Pre-season boating checklist
5 September 2018
The days are gradually getting longer, the sunsets more orange, and the temperature (of the air and the water) is creeping up… summer is on its way!
If you don’t use your Bar Crusher much over winter (or even if you do), here’s our brief list of things to check before the AFL and NRL seasons wind-up for another year and the peak fishing and boating season begins.
Bring on summer!
Regardless of manufacturer claims, it’s always a good idea to have your outboard engine serviced once a year. Late winter / early spring is a popular time, to ensure your boat is ready to hit the water as soon as you are.
Annual servicing of your engine – be it a two-stroke or four-stroke outboard – not only extends the engine’s life; a regular maintenance schedule helps with greater resale value down the track.
Book-in your engine service now.
Inspect your propeller for dings, pitting, and distortion. Damaged propellers can result in reduced top-end speed and fuel economy, as well as cause poor handling and unwanted vibration (which has the potential to damage the engine’s drive train). Also check the propeller is secured properly and the prop shaft has adequate marine grease on it.
Check your batteries are holding their charge. Most later model Bar Crusher boats are equipped with a CTEK charging port in the dash, which has small LED indicator lights to confirm the charge state of your batteries.
The LED lights indicate as follows:
Green – indicates battery is above 12.65 volts. Green light will also show when battery is being charged.
Orange/Yellow – indicates battery is between 12.40-12.65 volts. Orange/Yellow indicator is normal to be showing at most times of standby.
Red – indicates battery is below 12.40 volts. Red light will also show when accessories are left on and potentially can flatten battery.
Also check the battery electrolyte level. Remove the caps from the top of the battery and check the level of fluid inside. If the plates are exposed, add distilled water until covered. If there’s build-up around the connection terminals, use a solution of baking soda and water to clean them, then cover lightly with grease.
It’s worth checking all accessories are functioning properly, especially if your boat has been sitting idle for a few months.
Depending on what accessories your Bar Crusher has fitted, check the operation of your navigation lights; anchor (mast) light; cabin light; coaming lights; roof-mounted lights; 12V power outlet; bilge pump; livebait tank pump and any other accessories.
Most marine electronics brands regularly release software updates for their sonar/chartplotter units, marine radios and multifunction gauges. Check your brand’s website and/or app to see if any updates are available and run these updates through your marine network before the season begins.
Check the anchor, chain and rope are free from corrosion and/or fraying. If you have an anchor winch, ensure it’s in good working order. (Once you’ve had an anchor winch, it’s difficult to go back to heaving it yourself!)
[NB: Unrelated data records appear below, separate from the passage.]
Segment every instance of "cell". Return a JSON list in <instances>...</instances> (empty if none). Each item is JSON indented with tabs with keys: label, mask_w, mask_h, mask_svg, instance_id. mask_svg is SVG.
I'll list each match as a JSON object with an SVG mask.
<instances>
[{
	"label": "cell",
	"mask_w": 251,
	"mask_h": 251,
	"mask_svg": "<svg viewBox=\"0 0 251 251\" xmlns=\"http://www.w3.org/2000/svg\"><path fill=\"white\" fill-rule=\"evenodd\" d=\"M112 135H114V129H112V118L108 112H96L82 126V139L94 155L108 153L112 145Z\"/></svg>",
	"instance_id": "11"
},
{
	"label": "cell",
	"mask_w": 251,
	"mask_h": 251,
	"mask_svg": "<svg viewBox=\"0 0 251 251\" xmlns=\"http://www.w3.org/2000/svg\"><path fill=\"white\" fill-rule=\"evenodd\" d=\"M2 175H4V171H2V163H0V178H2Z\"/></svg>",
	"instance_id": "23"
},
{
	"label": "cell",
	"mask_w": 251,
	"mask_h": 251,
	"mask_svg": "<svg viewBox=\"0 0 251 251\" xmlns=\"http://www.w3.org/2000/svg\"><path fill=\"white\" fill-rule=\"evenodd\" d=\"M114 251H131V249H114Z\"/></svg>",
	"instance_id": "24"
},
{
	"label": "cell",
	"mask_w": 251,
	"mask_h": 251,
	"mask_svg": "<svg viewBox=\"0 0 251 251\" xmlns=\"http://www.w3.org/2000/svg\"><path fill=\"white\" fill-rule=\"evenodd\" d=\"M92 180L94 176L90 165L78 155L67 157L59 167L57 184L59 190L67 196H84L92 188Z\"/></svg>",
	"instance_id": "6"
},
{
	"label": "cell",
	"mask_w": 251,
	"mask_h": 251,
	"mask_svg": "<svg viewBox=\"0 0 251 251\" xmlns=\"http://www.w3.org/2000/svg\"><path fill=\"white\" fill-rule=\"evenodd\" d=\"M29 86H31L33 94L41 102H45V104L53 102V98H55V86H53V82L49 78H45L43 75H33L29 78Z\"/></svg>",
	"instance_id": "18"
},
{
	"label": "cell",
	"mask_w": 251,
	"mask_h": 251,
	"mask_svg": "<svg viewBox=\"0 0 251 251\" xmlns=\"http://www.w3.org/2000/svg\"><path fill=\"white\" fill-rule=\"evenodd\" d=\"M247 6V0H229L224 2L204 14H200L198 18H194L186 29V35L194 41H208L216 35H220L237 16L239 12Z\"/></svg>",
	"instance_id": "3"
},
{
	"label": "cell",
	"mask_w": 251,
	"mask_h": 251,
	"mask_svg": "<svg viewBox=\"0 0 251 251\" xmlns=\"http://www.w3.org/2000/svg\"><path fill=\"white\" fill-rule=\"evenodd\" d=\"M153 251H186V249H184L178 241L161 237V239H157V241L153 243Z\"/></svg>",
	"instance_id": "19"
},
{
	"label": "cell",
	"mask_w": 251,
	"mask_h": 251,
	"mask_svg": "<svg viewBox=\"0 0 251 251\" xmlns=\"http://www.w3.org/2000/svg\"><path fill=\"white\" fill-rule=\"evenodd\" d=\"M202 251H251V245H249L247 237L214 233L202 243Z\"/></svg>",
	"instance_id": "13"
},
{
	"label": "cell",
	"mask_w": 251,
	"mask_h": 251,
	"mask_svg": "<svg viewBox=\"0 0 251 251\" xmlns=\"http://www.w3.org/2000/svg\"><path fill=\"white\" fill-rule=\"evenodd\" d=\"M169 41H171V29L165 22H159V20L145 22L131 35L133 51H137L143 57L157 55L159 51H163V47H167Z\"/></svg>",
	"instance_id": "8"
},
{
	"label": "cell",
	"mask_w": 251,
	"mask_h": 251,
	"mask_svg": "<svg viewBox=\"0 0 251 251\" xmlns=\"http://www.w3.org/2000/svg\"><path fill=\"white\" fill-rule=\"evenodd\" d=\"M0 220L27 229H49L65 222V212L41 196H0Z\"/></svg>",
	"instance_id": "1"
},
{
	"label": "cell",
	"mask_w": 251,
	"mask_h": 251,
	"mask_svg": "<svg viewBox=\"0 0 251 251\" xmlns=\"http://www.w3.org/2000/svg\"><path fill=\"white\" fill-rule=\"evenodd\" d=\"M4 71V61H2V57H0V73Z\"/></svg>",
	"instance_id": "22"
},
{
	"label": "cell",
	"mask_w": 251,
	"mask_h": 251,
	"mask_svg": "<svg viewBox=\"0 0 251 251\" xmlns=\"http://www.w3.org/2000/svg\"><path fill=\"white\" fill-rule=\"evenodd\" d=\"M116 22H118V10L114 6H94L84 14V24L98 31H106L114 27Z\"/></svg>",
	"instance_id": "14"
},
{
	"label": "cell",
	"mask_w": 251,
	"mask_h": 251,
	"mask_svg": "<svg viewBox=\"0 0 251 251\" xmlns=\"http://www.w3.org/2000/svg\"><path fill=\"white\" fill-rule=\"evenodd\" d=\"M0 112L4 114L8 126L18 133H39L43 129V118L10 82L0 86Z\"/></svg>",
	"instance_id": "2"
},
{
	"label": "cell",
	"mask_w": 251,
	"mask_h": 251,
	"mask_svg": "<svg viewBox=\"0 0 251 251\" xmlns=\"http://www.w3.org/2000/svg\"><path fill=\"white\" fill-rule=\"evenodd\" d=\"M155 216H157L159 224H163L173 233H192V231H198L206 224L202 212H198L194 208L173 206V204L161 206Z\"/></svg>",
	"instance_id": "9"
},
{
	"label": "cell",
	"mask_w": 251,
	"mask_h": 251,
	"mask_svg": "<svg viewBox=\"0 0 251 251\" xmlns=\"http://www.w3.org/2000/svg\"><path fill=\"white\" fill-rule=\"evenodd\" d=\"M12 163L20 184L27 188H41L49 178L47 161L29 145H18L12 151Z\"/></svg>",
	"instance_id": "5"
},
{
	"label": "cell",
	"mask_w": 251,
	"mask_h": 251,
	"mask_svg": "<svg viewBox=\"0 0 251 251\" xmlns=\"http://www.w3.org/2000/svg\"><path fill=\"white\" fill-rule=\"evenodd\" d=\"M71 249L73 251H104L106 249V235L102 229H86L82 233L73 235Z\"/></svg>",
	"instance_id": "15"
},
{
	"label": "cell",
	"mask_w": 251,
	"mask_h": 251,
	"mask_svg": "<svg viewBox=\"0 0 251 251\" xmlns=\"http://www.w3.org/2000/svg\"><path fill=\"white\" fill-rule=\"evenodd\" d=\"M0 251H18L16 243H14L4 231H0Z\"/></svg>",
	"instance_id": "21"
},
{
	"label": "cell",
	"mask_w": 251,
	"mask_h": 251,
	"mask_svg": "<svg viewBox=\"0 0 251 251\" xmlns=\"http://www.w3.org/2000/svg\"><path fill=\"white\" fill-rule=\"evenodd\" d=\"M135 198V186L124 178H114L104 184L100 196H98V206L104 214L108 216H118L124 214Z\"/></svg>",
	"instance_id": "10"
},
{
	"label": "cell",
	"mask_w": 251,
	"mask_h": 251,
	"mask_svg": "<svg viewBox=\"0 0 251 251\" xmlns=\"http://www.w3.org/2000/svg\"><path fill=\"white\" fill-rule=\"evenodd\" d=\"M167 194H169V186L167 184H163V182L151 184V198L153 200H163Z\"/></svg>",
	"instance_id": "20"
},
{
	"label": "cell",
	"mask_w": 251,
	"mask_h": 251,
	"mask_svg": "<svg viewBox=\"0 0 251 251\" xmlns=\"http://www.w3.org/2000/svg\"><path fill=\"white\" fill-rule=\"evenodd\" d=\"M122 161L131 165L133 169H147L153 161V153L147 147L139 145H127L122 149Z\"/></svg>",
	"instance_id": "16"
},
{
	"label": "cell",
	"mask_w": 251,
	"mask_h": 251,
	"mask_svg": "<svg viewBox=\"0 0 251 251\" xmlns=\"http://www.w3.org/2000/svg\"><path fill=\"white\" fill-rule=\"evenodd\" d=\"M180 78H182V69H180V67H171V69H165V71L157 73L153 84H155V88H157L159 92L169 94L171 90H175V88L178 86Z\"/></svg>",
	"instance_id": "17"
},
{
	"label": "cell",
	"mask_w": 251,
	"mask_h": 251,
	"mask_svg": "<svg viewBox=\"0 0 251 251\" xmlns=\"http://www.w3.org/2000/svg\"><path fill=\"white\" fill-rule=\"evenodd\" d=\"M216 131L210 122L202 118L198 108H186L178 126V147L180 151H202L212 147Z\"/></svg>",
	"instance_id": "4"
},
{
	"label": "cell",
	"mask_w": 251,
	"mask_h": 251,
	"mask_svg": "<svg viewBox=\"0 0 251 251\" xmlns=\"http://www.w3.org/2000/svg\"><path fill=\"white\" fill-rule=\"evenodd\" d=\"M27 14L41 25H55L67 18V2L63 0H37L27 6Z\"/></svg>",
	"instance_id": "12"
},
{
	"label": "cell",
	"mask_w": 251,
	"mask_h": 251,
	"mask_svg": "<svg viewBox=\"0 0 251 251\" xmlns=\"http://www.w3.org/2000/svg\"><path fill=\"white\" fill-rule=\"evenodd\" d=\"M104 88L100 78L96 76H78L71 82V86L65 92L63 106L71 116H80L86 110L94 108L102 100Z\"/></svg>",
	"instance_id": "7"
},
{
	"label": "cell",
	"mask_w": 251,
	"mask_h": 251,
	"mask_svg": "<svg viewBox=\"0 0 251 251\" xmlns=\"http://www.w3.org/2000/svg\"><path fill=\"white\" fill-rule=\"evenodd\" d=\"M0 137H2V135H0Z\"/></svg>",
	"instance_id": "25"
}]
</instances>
While you should always store your boat with the bungs out, check you haven’t inadvertently left them screwed in tight all winter and the rubber O-ring hasn’t compressed or perished. If so, they’re just a few dollars to replace from your Bar Crusher dealer.
One of the most important parts of any trailer boat is the trailer itself. Servicing your trailer once a year should be considered as important as servicing your engine.
Check your trailer to ensure the safety chain, winch, jockey wheel, rollers and skids are all in good condition. Lubricate the wheel bearings, check tyre condition and pressure, and ensure all lights are working. If your trailer is equipped with electric brakes, ensure the power source is adequate and the brakes are functioning well.
Also check the trailer connection and the socket fitted to your tow vehicle. Quite often, problems with trailer lights not working can be quickly traced to a corroded connection.
While your safety gear probably lives in your boat year round, check it all carefully to ensure your PFDs (lifejackets) are in good condition and working order, flares and EPIRB are within their expiry date, torch batteries are new, and that your first aid kit has everything you might need.
Last, but certainly not least, stock up on fishing gear!
Even if you have a full arsenal of rods and reels, we can never have enough lures and other terminal tackle. Ensure you have everything you need for the season ahead to cover all of the species you target.
Spool your reels with fresh line, re-tie doubles, leaders and rigs. Ensure you have a good supply of everything you might need in your boat at all times. (You never know what you might come across… like the big striped marlin that swam up to check us out while we were jigging for kingfish off Sydney in the middle of June. Be prepared!)